== DATA UNDER STUDY

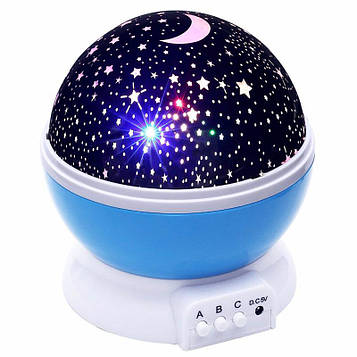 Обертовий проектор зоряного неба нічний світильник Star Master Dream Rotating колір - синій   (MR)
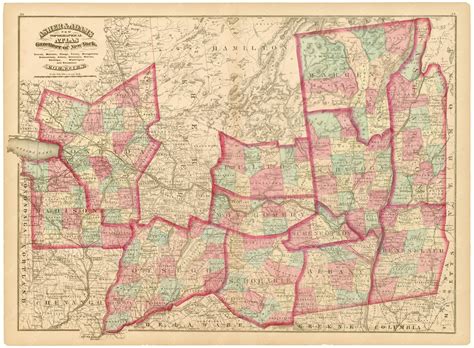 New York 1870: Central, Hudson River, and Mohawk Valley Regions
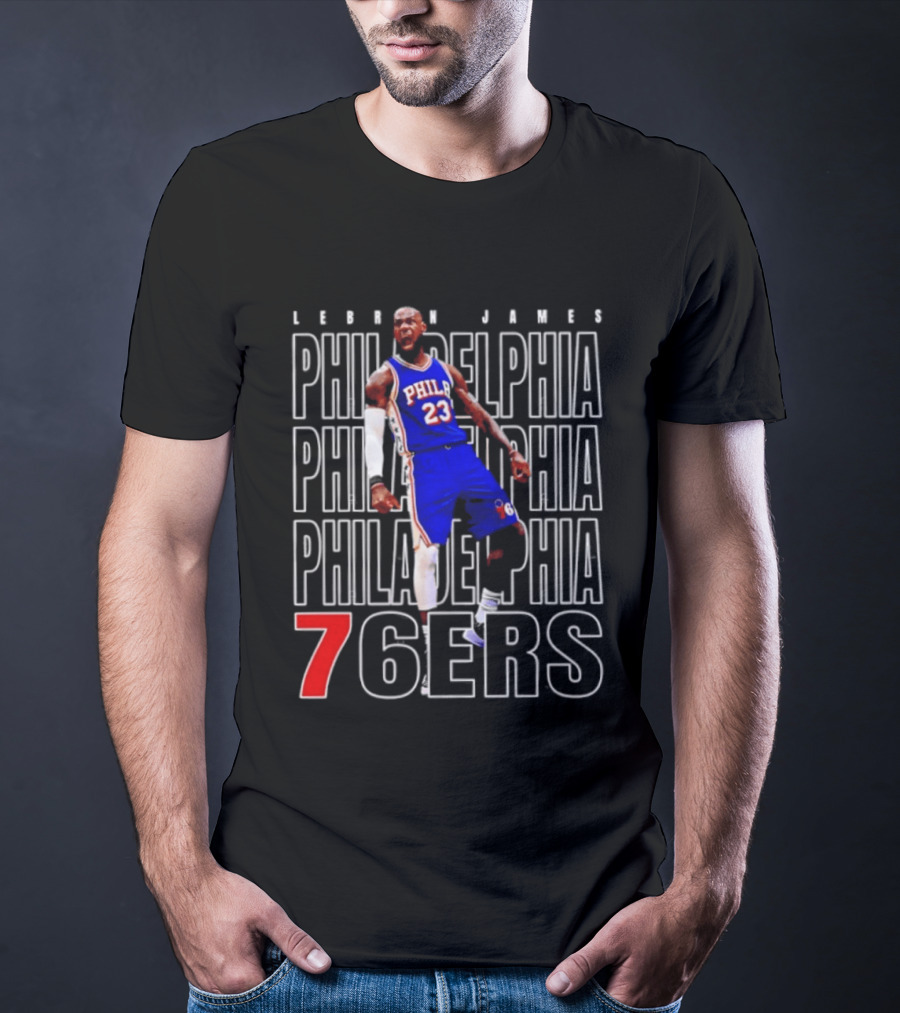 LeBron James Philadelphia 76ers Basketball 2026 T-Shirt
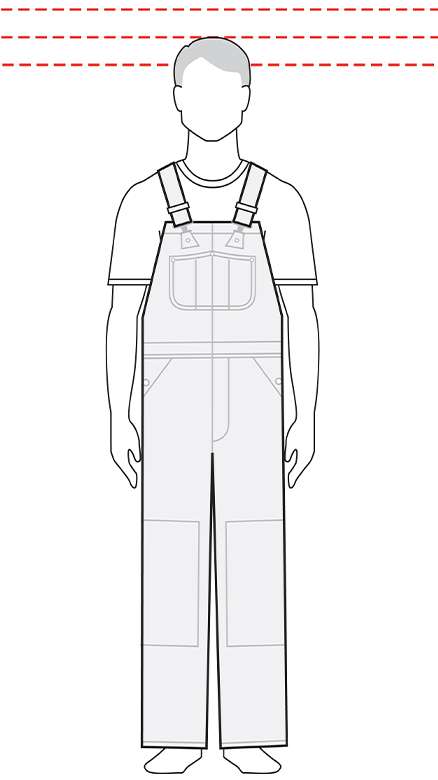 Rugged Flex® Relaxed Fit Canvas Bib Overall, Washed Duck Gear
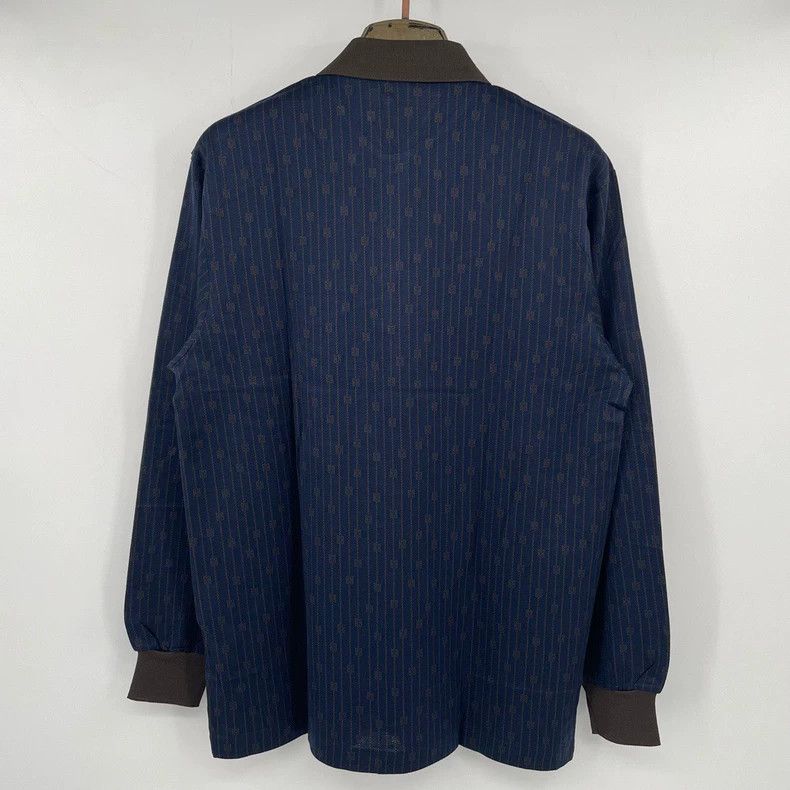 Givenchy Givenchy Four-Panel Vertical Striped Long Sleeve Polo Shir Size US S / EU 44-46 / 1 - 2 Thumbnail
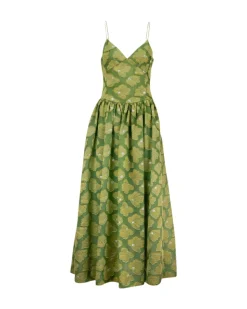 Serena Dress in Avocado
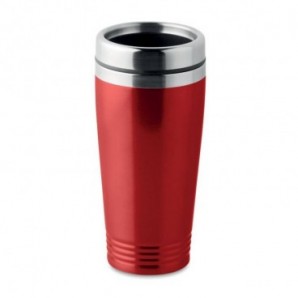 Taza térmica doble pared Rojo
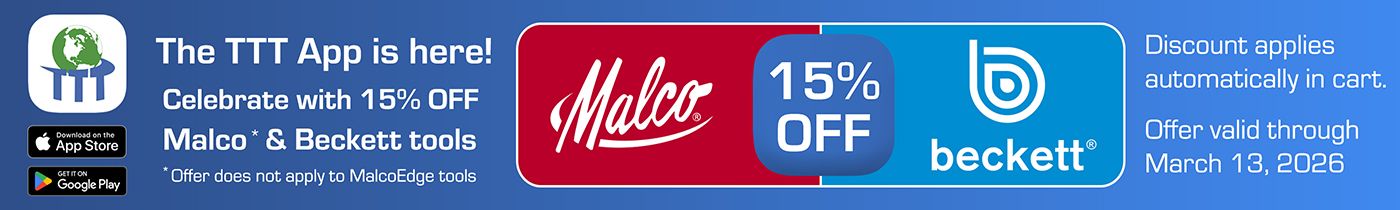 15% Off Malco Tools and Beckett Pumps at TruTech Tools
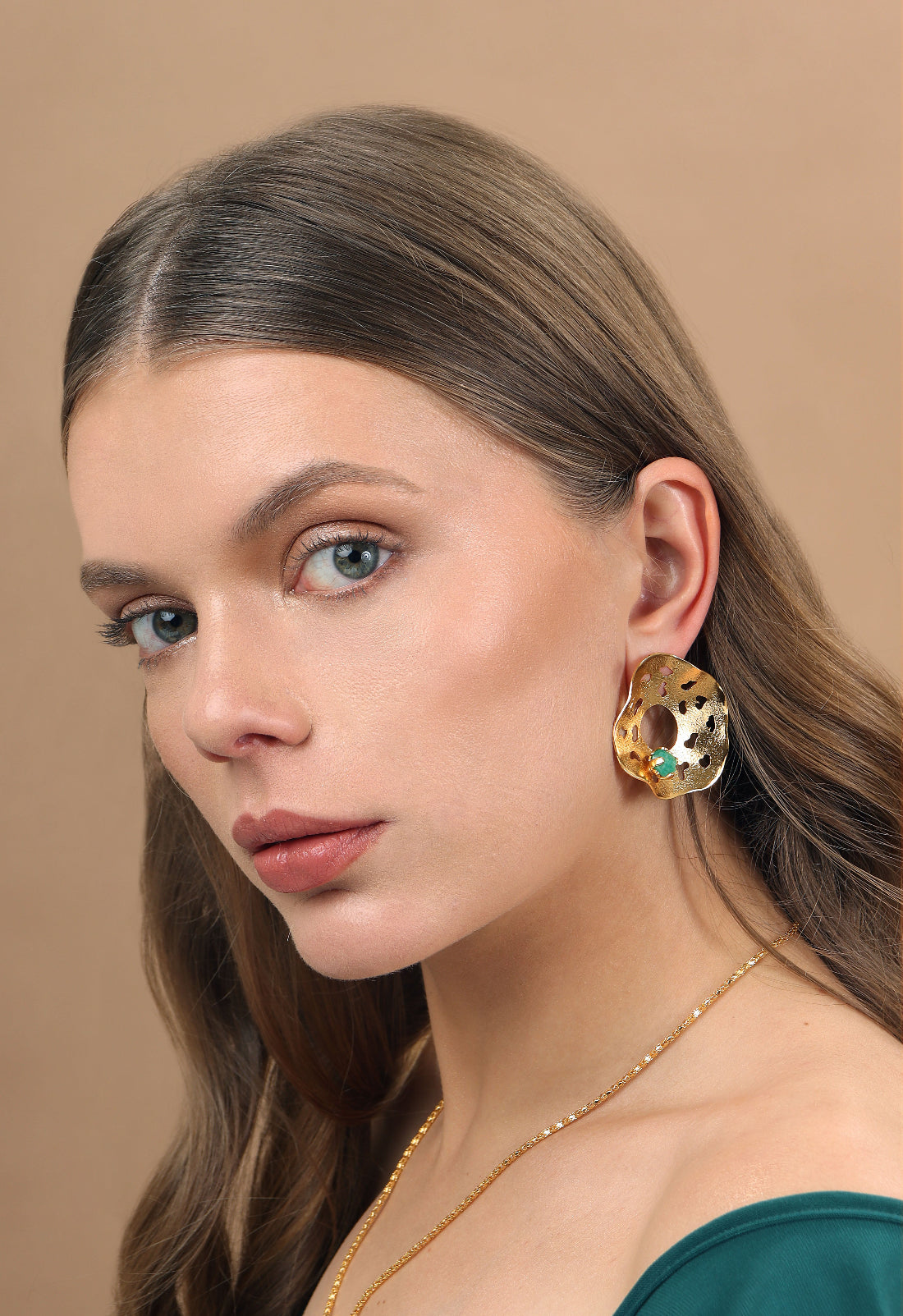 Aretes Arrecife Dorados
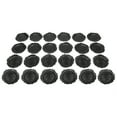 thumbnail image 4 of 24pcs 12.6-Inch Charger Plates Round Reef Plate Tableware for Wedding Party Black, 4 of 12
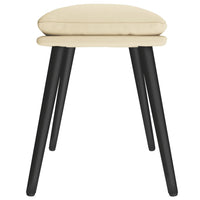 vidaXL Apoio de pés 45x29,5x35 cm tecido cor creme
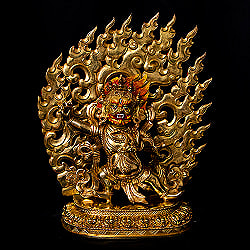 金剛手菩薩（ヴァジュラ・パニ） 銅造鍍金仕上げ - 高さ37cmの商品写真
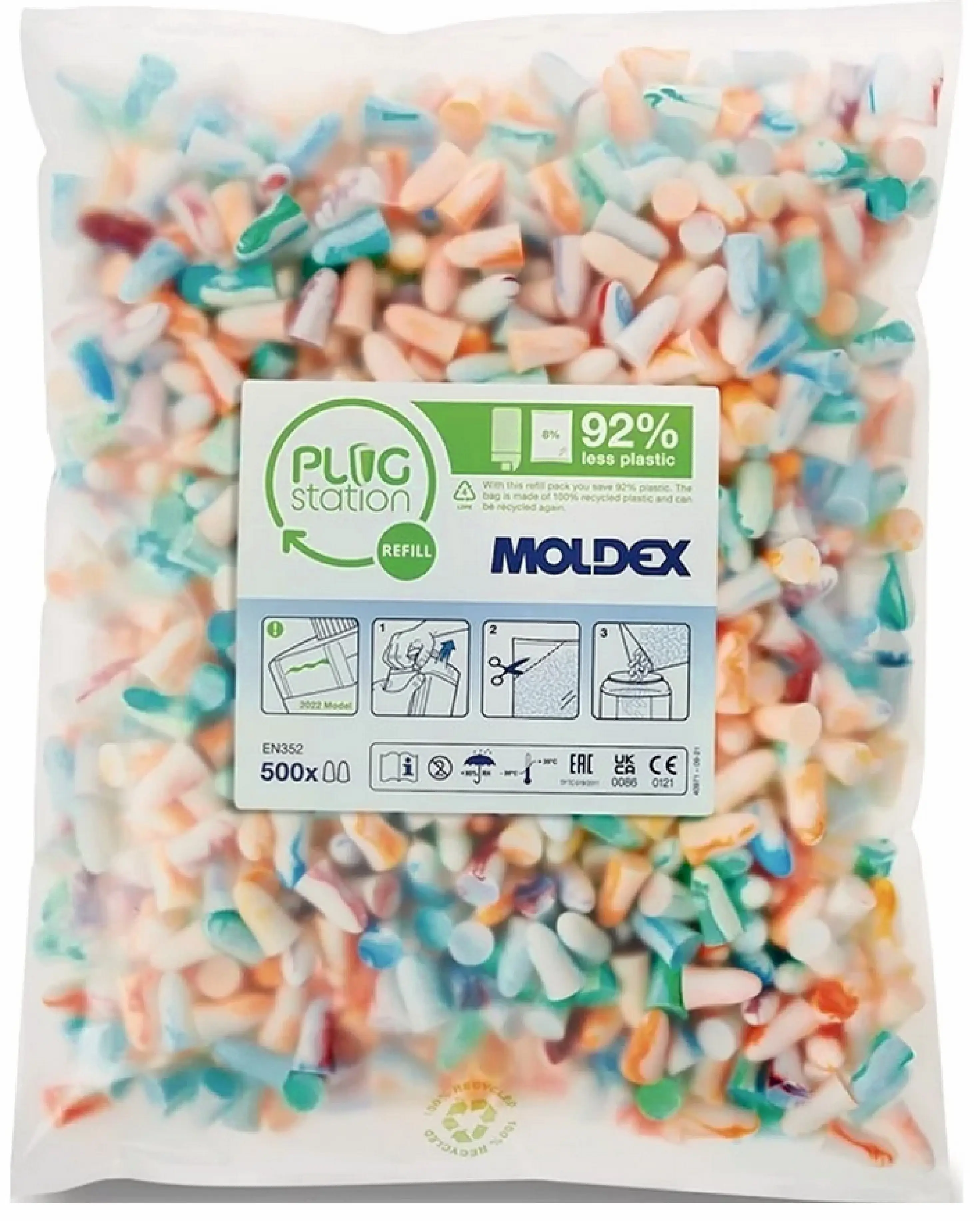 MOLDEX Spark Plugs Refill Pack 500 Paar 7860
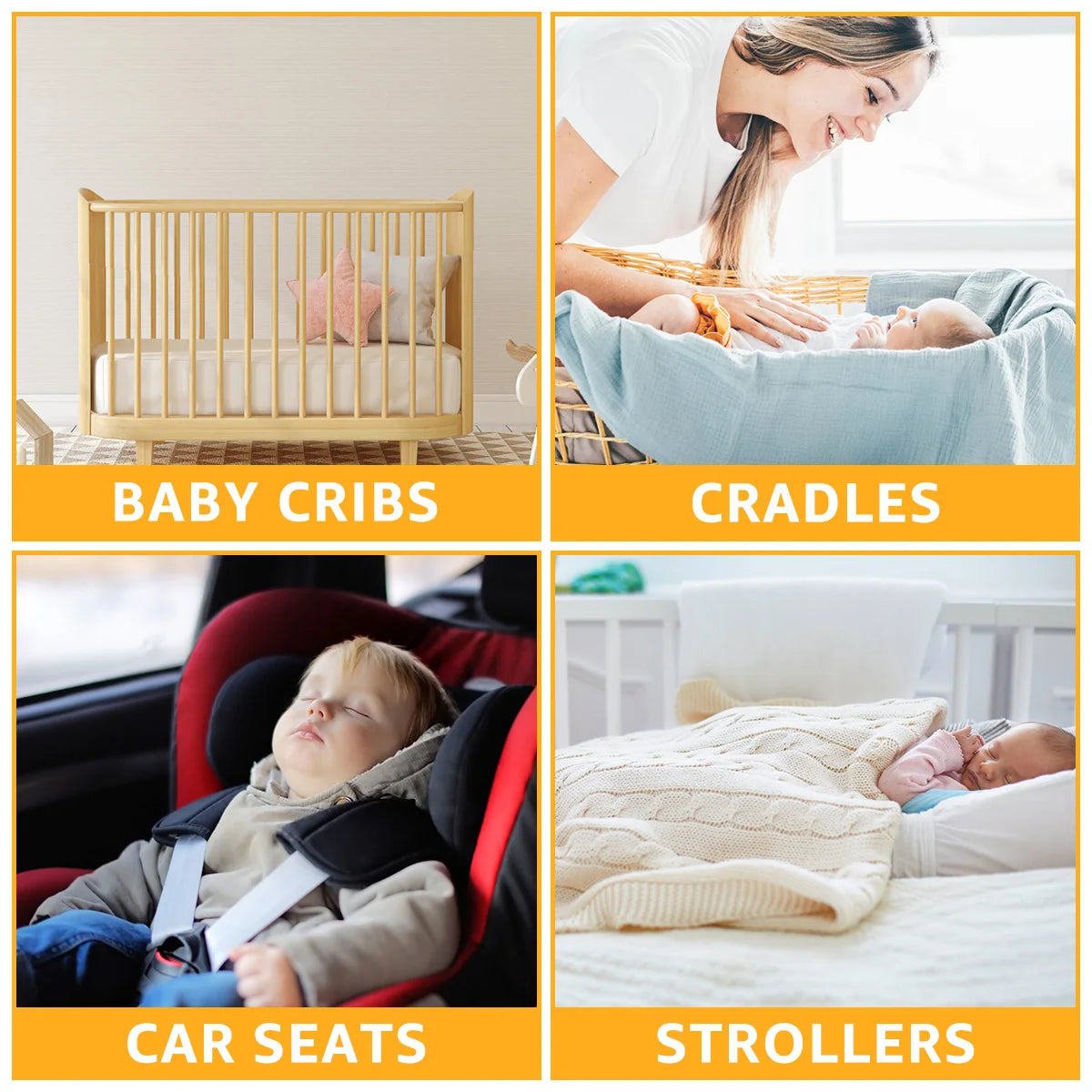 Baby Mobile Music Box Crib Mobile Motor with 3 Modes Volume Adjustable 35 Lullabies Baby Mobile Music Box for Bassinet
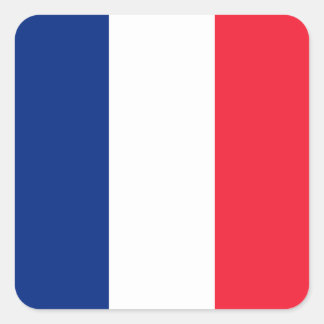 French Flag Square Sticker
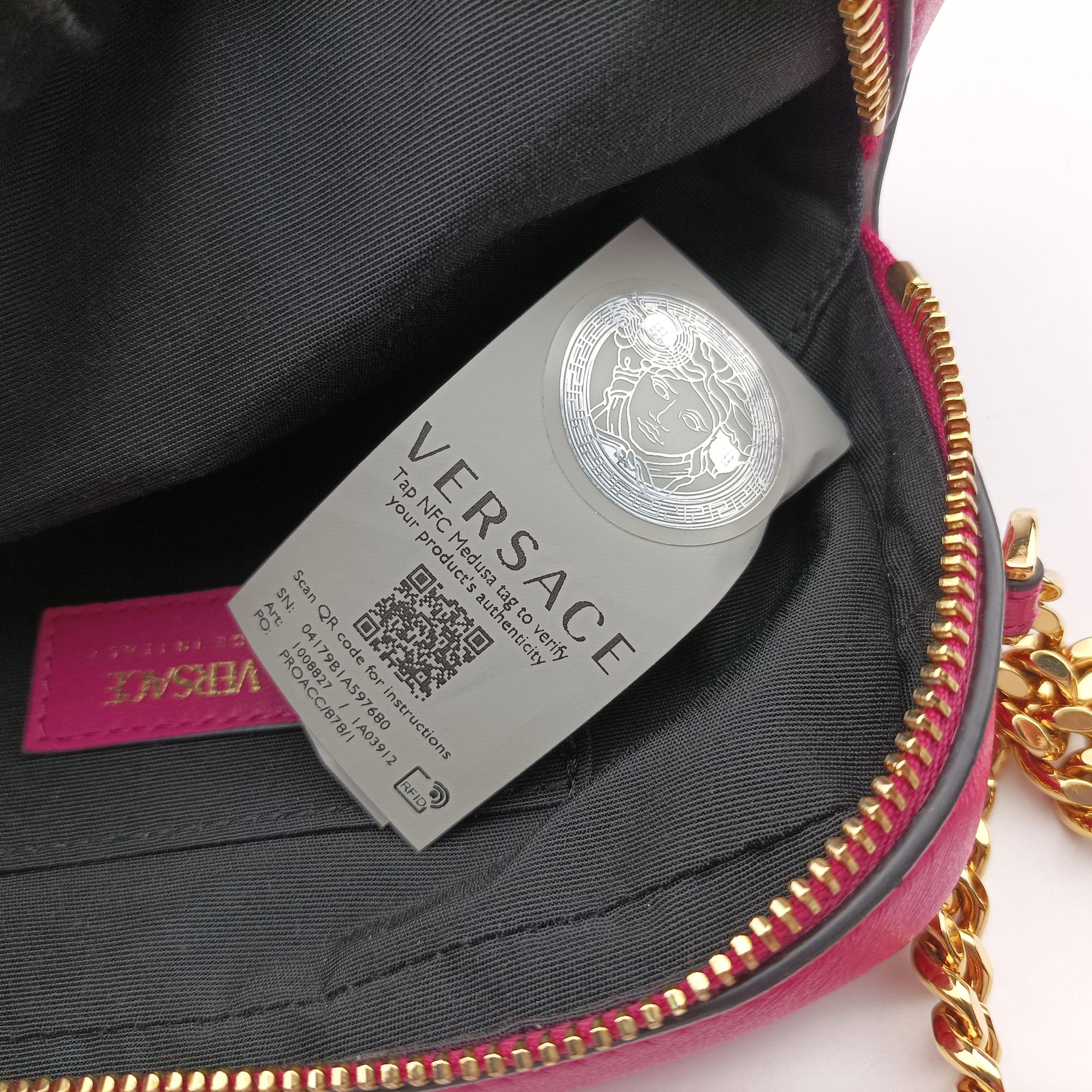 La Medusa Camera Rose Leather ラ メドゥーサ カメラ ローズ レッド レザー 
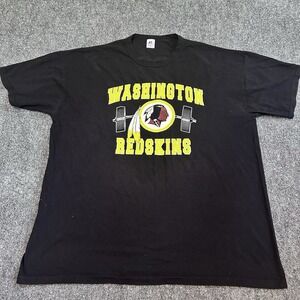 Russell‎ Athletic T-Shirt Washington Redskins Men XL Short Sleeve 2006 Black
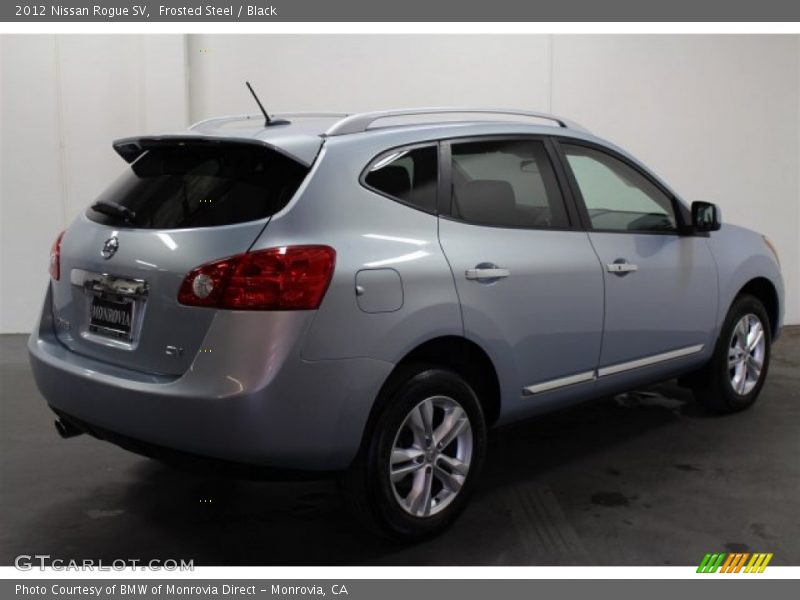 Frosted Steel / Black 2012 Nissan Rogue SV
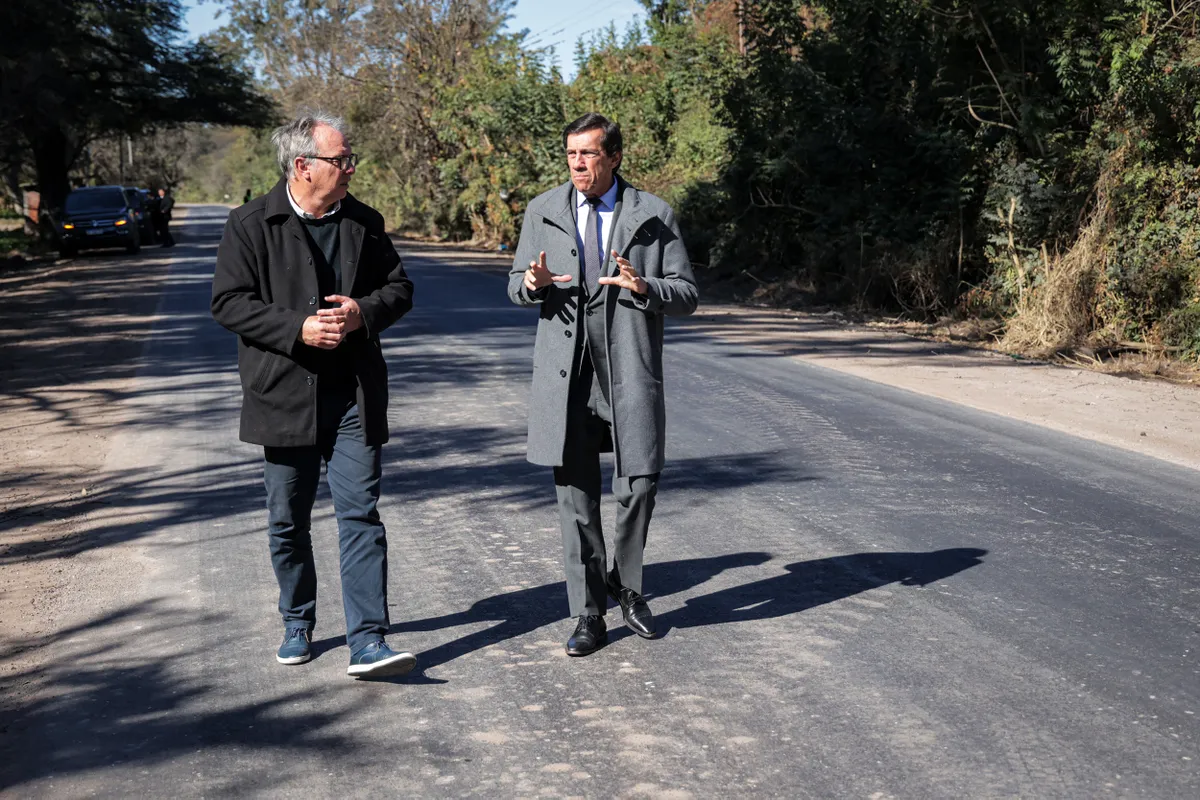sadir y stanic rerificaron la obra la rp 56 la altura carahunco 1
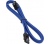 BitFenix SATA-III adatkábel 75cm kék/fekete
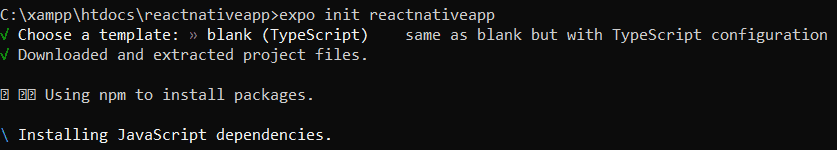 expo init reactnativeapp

====

### EXERCISE INSTRUCTIONS
Extract the run of lines beginning with the line that holds "金剛手菩薩（ヴァジュラ・パニ） 銅造鍍金仕上げ - 高さ37cmの商品写真" and ending at the last line of the data, inclusive. Exclude any pictures from the copy.

### WRITTEN SOLUTION
 金剛手菩薩（ヴァジュラ・パニ） 銅造鍍金仕上げ - 高さ37cmの商品写真
 MOLDEX Spark Plugs Refill Pack 500 Paar 7860
 Baby Mobile Music Box Crib Mobile Motor with 3 Modes Volume Adjustable 35 Lullabies Baby Mobile Music Box for Bassinet
 French Flag Square Sticker
 La Medusa Camera Rose Leather ラ メドゥーサ カメラ ローズ レッド レザー 
 Russell‎ Athletic T-Shirt Washington Redskins Men XL Short Sleeve 2006 Black
 Frosted Steel / Black 2012 Nissan Rogue SV
sadir y stanic rerificaron la obra la rp 56 la altura carahunco 1
 BitFenix SATA-III adatkábel 75cm kék/fekete
 expo init reactnativeapp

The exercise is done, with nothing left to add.